South Korea Proposes Idea To Haul Fans to Germany for World Cup by Cross-Continental Train
SEOUL South Korea (AP) - South Korea's railway operator said Wednesday it hopes to transport soccer fans to the World Cup in Germany on a special train via North Korea and Russia's Trans-Siberian railway.
State-funded Korea Railroad Corp. said the train if realized would depart from the southern port city of Busan in May and cross North Korea to reach Russia's Vladivostok where passengers will transfer to the Trans-Siberian railroad. It would arrive in Germany ahead of the World Cup which is starts in June.
One potential sticking point however could be the cooperation of North Korea.

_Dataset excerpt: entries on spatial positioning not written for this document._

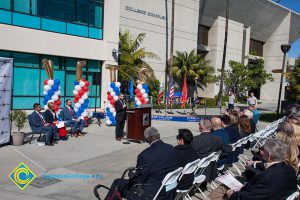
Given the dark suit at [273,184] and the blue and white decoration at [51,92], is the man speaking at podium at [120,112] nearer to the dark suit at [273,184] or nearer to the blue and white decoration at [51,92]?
the blue and white decoration at [51,92]

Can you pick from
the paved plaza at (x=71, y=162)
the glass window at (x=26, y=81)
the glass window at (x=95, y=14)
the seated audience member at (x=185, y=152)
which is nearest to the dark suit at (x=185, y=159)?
the seated audience member at (x=185, y=152)

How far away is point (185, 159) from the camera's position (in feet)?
16.8

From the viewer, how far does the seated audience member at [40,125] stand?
10084 millimetres

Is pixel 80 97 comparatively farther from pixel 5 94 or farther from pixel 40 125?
pixel 5 94

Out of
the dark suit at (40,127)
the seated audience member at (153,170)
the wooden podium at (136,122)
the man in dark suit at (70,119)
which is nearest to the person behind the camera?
the seated audience member at (153,170)

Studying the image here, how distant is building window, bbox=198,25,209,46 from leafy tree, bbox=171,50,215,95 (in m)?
6.21

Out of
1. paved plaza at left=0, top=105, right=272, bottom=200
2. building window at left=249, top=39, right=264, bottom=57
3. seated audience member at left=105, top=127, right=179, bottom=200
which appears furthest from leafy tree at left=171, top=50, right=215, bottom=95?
seated audience member at left=105, top=127, right=179, bottom=200

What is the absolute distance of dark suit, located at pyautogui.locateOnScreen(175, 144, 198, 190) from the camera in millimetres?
4820

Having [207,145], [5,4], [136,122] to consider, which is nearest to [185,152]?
[207,145]

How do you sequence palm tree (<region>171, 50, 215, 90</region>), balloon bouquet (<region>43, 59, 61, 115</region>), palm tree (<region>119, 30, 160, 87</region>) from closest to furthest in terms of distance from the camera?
1. balloon bouquet (<region>43, 59, 61, 115</region>)
2. palm tree (<region>119, 30, 160, 87</region>)
3. palm tree (<region>171, 50, 215, 90</region>)

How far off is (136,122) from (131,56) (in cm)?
1556

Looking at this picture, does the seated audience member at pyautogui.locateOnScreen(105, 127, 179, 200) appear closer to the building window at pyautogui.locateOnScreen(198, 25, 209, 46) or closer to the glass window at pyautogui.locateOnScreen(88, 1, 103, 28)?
the glass window at pyautogui.locateOnScreen(88, 1, 103, 28)

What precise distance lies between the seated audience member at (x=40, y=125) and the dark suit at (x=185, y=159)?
19.8 feet

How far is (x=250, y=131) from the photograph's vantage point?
8695mm
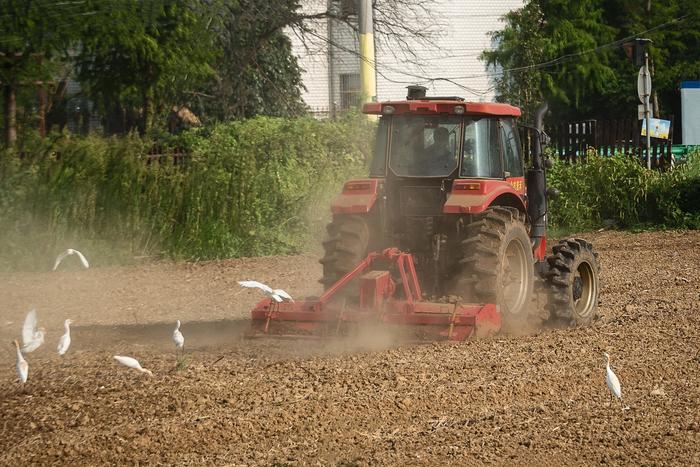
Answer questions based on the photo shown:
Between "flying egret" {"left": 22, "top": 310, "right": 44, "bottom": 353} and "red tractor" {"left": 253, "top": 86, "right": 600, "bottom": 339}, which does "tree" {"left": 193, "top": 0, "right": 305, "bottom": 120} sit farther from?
"flying egret" {"left": 22, "top": 310, "right": 44, "bottom": 353}

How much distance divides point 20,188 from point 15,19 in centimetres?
1249

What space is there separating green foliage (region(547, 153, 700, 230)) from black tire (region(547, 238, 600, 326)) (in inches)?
345

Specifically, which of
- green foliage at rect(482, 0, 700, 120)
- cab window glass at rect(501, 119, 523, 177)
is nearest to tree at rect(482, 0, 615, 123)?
green foliage at rect(482, 0, 700, 120)

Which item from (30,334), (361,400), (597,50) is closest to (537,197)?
(361,400)

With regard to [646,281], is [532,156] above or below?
above

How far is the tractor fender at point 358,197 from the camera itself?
28.4 feet

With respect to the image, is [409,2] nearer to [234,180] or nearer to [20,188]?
[234,180]

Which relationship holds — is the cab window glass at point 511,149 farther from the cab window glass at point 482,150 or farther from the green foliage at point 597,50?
the green foliage at point 597,50

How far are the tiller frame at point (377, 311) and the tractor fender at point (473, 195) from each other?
0.54 meters

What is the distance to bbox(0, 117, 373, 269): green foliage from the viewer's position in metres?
14.9

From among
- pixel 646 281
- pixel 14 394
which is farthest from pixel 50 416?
pixel 646 281

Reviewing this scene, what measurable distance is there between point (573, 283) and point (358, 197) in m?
2.12

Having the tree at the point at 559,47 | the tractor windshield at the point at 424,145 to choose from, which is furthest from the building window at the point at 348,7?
the tractor windshield at the point at 424,145

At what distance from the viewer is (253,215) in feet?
52.3
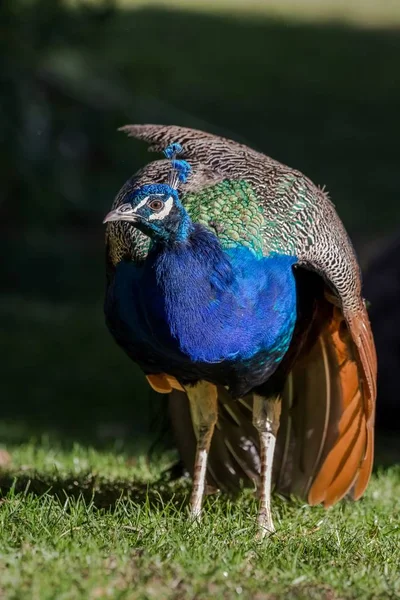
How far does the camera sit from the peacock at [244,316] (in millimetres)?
3795

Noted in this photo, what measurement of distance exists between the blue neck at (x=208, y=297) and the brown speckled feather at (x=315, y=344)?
0.18 metres

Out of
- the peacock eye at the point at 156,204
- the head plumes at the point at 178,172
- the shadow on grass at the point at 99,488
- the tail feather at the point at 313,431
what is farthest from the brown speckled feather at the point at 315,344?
the peacock eye at the point at 156,204

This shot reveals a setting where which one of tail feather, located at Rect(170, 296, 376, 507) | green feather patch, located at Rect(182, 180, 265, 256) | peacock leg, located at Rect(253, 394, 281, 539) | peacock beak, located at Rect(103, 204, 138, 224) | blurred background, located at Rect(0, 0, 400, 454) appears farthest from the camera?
blurred background, located at Rect(0, 0, 400, 454)

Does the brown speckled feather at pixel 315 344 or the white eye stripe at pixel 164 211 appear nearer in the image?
the white eye stripe at pixel 164 211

"The project is still in the initial stage said Park Chun-seong a spokesman for Korea Railroad Corp. "We plan to hold talks on this with North Korea."

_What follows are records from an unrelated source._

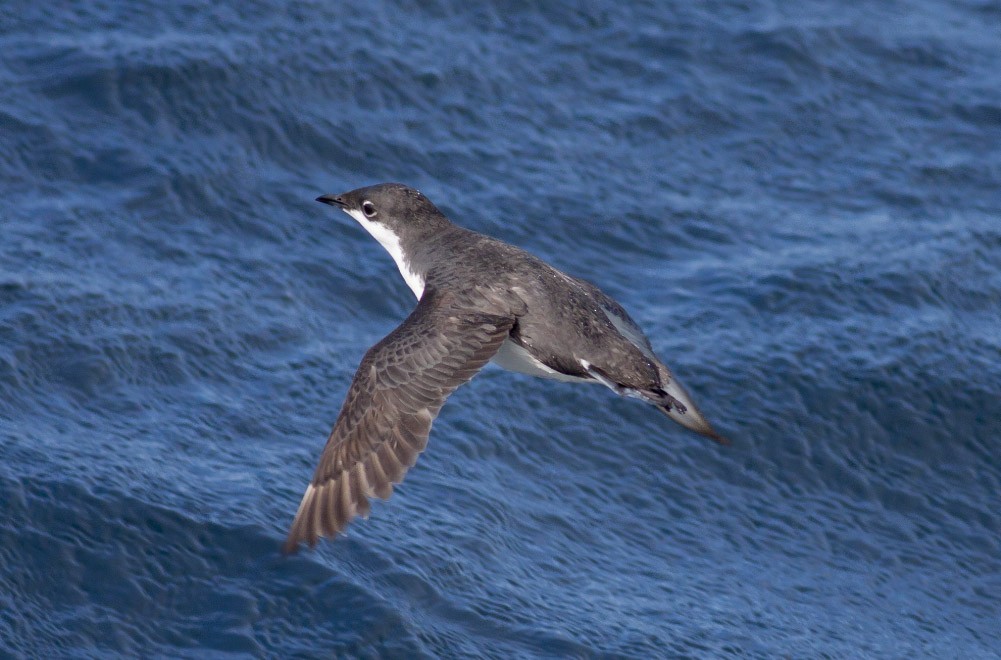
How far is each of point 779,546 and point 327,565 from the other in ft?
12.3

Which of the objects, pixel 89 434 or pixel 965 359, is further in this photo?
pixel 965 359

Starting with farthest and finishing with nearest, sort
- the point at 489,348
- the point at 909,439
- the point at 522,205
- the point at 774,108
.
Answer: the point at 774,108 < the point at 522,205 < the point at 909,439 < the point at 489,348

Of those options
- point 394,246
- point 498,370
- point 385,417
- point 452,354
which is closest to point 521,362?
point 452,354

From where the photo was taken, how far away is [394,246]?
10.1 metres

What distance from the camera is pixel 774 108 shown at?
51.8 ft

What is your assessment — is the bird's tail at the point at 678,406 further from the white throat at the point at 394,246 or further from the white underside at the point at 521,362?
the white throat at the point at 394,246

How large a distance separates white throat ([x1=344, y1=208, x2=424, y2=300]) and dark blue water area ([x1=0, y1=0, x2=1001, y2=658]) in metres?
1.93

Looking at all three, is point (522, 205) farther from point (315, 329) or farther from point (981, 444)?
point (981, 444)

Company president Lee Chul will raise the project during an upcoming visit to North Korea Park said.
Inter-Korean rail and road links were severed when the Korean Peninsula was divided into the Soviet-controlled North and the U.S.-controlled South after Korea's liberation from Japan's 1910-45 colonial rule.
The two sides went to war in 1950-53 and technically remain in a state of conflict as the battle ended in a truce not a peace treaty.
Relations between the two sides have warmed significantly since their leaders met for the first time in 2000.
One of the most tangible signs of a thaw in their ties was a project to reinstate two sets of rail and road links across the world's most heavily fortified border.
The project is almost complete.
Two road links have already been restored and are used to transport South Koreans to work at a Southern-run industrial complex in North Korea and for sightseeing at North Korea's Diamond Mountain.
One of the two rail links was also reconnected though is not yet in use with the other link almost complete.
Park said that if the special train project happens it will use the reconnected railway in the western part of the Korean Peninsula.
Fully reconnected inter-Korean railways and their connection with the Trans-Siberian railway will provide export-driven South Korea an alternative to shipping its goods to Western Europe by sea.
Former South Korean President Kim Dae-jung hopes to visit North Korea by train in April to meet leader Kim Jong Il his aide said Wednesday.